The Middle East peace process is flawed because it leaves the core issue — the displacement and dispossession of an entire Palestinian people in 1948 — unaddressed, Edward Said told his audience Monday.
The Columbia University professor and prominent Palestinian intellectual tried to remedy this by giving his audience a history lesson and an insider perspective. He addressed an audience of more than 800 people at the Ted Mann Concert Hall with his lecture, “The Consequences of 1948: The Palestinian Catastrophe.”
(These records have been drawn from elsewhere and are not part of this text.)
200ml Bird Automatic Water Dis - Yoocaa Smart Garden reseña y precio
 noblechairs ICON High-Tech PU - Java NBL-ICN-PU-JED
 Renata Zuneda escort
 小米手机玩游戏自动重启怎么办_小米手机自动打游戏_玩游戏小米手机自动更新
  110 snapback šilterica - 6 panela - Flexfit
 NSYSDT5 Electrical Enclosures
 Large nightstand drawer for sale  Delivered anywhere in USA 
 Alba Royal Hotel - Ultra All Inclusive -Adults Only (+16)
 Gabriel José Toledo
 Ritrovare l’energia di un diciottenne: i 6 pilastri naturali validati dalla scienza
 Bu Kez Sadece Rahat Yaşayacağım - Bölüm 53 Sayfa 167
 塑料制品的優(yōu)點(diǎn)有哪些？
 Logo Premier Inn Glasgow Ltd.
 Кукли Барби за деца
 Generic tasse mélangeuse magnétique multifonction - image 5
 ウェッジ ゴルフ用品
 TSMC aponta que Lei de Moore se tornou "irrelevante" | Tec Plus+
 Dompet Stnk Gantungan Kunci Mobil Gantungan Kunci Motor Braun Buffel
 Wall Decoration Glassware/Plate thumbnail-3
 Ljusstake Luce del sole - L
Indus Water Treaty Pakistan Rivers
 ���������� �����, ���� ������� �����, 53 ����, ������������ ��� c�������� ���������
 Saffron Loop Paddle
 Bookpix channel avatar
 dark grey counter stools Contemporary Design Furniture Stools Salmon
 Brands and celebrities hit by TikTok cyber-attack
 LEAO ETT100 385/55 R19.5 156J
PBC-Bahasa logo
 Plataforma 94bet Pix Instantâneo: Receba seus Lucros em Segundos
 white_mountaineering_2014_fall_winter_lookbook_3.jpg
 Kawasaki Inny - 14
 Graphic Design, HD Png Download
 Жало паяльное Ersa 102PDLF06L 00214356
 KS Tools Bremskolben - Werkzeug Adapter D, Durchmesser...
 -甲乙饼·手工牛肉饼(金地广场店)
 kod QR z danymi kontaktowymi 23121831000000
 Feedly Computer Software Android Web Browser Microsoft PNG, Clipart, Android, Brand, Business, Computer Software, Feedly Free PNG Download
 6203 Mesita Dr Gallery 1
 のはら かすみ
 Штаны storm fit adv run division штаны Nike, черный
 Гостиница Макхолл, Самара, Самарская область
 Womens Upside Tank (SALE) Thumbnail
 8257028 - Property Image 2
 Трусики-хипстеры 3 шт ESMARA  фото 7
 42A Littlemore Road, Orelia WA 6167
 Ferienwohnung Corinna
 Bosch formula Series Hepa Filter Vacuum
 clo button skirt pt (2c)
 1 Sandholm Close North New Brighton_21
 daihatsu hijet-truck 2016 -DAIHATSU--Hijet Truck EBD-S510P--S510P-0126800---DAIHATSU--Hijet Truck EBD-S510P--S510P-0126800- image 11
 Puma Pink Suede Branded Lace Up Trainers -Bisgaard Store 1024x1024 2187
Born in the city of Jerusalem, Said said when he turned 12-years-old, “Palestine, as I knew it, was destroyed and most of the people in it evicted.” The state of Israel was then created for Jews as a homeland in the aftermath of World War II and the Holocaust.
He took the audience through the past 80 years of Middle East history — a history, he said, the media has not told.
Now one of the most prominent Palestinian activists in America, Said is an outspoken critic of Israeli policies towards Palestinians, the United States’ Middle East policies and of Palestinian leader Yasser Arafat. The Princeton University and Harvard University graduate is also an author, distinguished humanities professor, opera critic, media analyst and essayist.
When the state of Israel formed, Palestinians became second-class citizens in their homeland, Said explained.
“Israel as only for Jews,” he said, cannot work. Jews are seen as the classic victims of history, and allowed Israel as their homeland, Said noted. But Israel’s displacement of Palestinians and control of borders, security, air and water rights makes Palestinians, “the victims of the victims and the refugees of the refugees,” he said.
Said’s solution is for “Palestine-Israel,” as he called it, to become a state of its citizens, offering political and cultural rights to all of its citizens.
“His main point is that Palestinians and Israelis need to start working together and have a one state system with civic and civil rights,” said Laila Wuollet, a first-year international relations student. “I knew that they’d been tortured. But I didn’t know to what extent.”
Daniel Larimore, a senior English and political science major, agreed that the Israelis and Palestinians need to get along with each other in order to live together, but said that completely ruling out the current peace processes is somewhat of a mistake.
Marisela Bixby, a University law student who studied the Middle Eastern and Latin American issues, said she agreed with “the way that he interpreted the facts.”
The media has misinterpreted Palestinians and portrayed them as terrorists, similar to how those in Cuba and the Sandinistas have been presented, Bixby said. As an intellectual speaking out, Said helps others “figure out who these people are, give them a face — give them a humanity.” We need someone like him, Bixby added.